Researchers in China created an AI language model capable of identifying sarcasm with 86% accuracy.
If “crowdsourcing sarcasm” feels like a Twitter bio, then it’s not hard to understand how crucial sarcasm is to modern language — which is why researchers in China have developed an AI capable of detecting sarcasm, according to a recent paper published on the online journal ACL Web, which is totally fine.
However, to say whether our enthusiasm is sarcastic would be telling.
The researchers in China claim they’ve developed a state-of-the-art sarcasm detection AI — which performed wonderfully on a dataset pulled from Twitter.
Sarcasm detection can help in the analysis of sentiment, and enable scientists to build crowdsourced comprehension of public attitudes on various subjects, the researchers argue. Of course, this isn’t exactly a new idea — earlier this year, Facebook began using multimodal AI to identify memes deemed in violation of the social media company’s terms of service.
The sarcasm-detecting AI hones in on differences between text and imagery, then combines the results to generate predictions. It even compares hashtags to tweet text to help assess the subtextual contrast toward which the user is aiming.
“Particularly, the input tokens will give high attention values to the image regions contradicting them, as incongruity is a key character of sarcasm,” reads the recent paper. “As the incongruity might only appear within the text (e.g., a sarcastic text associated with an unrelated image), it is necessary to consider the intra modality incongruity.”
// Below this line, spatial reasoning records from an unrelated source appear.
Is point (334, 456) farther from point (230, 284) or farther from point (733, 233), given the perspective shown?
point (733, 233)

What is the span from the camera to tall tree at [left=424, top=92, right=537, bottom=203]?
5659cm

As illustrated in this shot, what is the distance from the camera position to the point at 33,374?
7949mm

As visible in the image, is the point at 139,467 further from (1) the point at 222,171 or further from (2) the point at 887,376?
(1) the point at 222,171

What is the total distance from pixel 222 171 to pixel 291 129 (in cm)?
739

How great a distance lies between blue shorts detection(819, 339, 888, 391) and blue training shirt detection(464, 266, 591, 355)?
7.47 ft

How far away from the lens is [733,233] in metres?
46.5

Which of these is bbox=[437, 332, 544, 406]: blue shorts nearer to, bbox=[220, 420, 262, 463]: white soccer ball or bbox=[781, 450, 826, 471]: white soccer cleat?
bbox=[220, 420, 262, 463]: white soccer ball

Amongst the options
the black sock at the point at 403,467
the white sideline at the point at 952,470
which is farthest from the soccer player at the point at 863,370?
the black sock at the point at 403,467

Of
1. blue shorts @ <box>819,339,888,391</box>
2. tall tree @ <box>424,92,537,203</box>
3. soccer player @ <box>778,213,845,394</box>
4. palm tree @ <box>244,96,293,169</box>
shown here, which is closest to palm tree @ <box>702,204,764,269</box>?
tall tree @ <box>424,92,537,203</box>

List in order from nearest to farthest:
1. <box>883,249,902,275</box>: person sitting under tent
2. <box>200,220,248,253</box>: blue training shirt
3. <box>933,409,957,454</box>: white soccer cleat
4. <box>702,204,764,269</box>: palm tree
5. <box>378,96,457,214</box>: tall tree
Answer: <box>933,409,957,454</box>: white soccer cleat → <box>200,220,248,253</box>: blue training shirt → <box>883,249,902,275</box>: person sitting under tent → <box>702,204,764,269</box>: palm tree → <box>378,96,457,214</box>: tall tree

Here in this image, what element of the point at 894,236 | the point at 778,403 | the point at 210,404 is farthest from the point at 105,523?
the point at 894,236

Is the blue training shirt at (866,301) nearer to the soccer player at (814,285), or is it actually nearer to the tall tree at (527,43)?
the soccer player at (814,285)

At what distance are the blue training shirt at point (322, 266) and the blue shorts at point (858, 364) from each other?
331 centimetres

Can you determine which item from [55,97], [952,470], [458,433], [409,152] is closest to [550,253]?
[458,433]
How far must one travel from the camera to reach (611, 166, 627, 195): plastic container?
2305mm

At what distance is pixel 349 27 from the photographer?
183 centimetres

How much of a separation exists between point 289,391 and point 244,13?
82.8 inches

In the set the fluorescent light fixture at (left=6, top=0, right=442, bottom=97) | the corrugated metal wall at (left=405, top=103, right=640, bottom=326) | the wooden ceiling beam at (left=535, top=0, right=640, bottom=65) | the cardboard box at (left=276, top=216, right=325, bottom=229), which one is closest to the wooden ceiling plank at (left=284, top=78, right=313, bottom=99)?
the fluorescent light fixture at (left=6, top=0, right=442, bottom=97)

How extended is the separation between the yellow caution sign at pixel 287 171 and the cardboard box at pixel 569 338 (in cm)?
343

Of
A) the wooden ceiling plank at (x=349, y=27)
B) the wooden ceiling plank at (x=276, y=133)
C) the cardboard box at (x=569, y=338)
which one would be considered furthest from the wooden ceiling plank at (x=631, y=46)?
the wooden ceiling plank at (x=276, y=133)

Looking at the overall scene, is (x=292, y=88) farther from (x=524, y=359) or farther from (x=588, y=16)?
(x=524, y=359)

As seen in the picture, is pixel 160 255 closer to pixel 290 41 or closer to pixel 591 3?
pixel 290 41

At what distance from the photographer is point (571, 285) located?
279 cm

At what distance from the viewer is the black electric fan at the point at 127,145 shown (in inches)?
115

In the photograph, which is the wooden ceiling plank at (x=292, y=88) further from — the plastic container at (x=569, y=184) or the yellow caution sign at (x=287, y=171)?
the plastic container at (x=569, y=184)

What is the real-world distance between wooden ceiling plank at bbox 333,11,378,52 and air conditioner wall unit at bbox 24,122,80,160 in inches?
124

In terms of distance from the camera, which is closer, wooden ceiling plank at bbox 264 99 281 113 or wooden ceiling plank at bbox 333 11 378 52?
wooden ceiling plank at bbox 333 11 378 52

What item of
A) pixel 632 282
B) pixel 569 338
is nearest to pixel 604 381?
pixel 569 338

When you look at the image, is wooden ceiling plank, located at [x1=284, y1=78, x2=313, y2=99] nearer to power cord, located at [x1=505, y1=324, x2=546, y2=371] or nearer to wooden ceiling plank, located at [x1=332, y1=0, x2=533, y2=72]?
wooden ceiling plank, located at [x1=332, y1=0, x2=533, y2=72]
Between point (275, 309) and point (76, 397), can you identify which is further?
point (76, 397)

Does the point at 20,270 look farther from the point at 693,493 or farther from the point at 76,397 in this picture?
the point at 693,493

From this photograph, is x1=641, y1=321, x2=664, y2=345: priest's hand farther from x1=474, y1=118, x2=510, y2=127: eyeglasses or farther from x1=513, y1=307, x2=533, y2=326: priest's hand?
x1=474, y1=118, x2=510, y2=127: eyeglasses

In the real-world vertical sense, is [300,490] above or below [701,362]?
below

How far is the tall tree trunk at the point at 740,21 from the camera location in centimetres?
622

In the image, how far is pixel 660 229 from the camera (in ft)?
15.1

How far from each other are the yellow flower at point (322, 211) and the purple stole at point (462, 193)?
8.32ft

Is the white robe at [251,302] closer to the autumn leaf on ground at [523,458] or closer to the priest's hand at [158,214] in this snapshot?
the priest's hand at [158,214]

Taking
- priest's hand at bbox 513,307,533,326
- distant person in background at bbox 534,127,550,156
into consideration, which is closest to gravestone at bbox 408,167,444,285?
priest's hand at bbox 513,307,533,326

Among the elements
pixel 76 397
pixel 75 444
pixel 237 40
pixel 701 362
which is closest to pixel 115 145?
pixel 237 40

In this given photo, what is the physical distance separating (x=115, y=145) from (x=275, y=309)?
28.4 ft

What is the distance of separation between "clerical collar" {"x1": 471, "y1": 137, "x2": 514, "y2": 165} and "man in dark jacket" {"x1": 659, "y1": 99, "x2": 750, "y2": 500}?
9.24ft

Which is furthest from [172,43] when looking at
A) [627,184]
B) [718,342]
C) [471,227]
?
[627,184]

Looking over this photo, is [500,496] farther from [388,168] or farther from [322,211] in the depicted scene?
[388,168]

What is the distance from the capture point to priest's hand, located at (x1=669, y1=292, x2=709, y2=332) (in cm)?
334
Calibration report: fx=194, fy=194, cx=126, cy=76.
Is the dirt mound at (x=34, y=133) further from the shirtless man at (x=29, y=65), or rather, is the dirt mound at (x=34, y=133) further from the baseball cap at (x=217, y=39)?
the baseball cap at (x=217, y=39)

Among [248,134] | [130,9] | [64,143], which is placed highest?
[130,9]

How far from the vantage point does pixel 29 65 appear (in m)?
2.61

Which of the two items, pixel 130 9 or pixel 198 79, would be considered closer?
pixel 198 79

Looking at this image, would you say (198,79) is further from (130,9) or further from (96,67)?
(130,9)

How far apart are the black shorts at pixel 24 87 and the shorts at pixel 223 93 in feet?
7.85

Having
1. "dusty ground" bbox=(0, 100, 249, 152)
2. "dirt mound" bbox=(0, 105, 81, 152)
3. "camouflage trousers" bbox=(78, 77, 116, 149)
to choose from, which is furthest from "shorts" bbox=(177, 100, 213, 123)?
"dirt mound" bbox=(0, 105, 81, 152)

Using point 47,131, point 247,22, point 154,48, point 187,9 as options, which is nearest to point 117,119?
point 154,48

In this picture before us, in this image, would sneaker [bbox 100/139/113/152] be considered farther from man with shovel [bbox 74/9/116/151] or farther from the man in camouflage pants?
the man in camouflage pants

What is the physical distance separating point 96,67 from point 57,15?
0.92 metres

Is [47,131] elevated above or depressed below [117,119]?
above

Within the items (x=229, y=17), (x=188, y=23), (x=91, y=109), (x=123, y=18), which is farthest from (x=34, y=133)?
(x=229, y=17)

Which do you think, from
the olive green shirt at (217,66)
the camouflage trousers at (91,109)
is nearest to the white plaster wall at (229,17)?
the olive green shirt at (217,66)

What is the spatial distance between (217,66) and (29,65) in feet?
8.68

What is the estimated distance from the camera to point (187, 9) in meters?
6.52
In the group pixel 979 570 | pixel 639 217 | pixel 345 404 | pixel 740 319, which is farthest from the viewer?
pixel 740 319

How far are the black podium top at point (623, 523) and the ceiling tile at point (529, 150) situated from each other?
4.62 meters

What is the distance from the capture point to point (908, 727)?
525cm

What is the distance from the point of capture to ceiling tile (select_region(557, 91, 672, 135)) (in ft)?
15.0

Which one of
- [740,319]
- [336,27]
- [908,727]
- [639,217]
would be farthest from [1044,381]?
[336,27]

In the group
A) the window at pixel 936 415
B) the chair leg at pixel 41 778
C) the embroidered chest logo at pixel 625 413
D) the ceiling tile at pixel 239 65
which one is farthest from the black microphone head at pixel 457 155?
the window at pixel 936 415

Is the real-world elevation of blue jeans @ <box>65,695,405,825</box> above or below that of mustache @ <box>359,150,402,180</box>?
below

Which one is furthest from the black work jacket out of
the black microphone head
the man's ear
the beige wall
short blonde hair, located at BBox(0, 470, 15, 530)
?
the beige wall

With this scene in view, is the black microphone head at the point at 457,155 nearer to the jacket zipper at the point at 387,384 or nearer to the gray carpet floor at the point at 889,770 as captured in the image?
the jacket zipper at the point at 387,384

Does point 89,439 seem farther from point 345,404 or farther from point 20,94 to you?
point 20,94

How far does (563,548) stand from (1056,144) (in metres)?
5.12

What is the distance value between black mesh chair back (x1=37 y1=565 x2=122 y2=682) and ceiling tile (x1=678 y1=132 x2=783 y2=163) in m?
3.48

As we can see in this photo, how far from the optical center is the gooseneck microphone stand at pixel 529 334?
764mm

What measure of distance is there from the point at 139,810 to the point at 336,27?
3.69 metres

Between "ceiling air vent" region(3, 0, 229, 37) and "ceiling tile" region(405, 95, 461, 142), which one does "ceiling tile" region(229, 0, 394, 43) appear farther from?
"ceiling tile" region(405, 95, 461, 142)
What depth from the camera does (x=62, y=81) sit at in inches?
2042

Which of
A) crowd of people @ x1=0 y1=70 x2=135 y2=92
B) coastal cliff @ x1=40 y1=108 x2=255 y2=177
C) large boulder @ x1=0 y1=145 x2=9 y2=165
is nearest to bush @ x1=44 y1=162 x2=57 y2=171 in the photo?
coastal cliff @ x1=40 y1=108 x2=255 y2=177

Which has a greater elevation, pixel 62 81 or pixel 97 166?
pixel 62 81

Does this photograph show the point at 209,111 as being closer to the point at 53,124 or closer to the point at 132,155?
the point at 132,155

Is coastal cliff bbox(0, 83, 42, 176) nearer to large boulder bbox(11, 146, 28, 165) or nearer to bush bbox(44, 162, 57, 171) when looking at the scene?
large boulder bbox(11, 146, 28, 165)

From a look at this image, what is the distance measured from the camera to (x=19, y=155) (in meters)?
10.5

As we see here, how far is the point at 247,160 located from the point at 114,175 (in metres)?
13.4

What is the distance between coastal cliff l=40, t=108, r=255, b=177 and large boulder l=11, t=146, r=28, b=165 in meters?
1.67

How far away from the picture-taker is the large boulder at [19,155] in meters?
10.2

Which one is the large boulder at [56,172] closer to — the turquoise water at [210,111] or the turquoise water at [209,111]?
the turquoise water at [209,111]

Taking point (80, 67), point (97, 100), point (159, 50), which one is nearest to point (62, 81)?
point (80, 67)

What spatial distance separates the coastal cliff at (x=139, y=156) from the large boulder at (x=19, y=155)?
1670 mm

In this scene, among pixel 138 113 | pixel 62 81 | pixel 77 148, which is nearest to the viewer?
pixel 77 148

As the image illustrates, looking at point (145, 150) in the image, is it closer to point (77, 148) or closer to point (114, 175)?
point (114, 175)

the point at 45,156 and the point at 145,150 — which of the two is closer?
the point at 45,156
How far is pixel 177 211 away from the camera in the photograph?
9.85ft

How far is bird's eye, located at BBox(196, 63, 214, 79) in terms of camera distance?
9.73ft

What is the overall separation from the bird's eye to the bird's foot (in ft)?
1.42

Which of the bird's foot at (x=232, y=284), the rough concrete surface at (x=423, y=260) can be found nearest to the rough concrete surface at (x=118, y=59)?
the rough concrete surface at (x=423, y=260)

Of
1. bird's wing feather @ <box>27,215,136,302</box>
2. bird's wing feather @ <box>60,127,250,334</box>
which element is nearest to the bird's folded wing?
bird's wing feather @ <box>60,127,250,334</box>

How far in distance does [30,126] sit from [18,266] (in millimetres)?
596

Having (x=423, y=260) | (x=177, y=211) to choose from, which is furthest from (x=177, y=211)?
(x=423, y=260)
Using a Twitter-based dataset, the AI model scored 2.74% better on sarcasm detection F1 score, compared to HFM — a different multimodal detection model initially introduced in 2019. The new model from China also reached an 86% accuracy rate, higher than the HFM’s 83%.
The new paper came jointly from the Institute of Information Engineering and the Chinese Academy of Sciences — both based in Beijing, China. The results were also presented this week during the virtual Empirical Methods in Natural Language Processing (EMNLP) conference, Venture Beat reports.
This study’s AI is the latest and one of the most advanced examples of multimodal sarcasm detection to hit the world stage since AI researchers began initial attempts to apply multimodal strategies to content on Tumblr, Instagram, and Twitter in 2016.
Another paper from the University of Singapore and the University of Michigan — titled “Towards Multimodal Sarcasm Detection (An Obviously Perfect Paper)” — used language models combined with computer vision to identify sarcasm in or on television shows. That work was recognized as part of the Association for Computational Linguistics (ACL) in 2019.
As social media companies continue to monitor, moderate, and modify the modern commons we call social media — it may feel like there will soon be no way to express things freely in any public forum as machines (in this case, AI language models) categorize our public speech as okay to say or not, like a digital panopticon. But we’re not there yet, and humans — as the most interesting users of language in the world — will continue to find creative ways of outwitting the algorithms.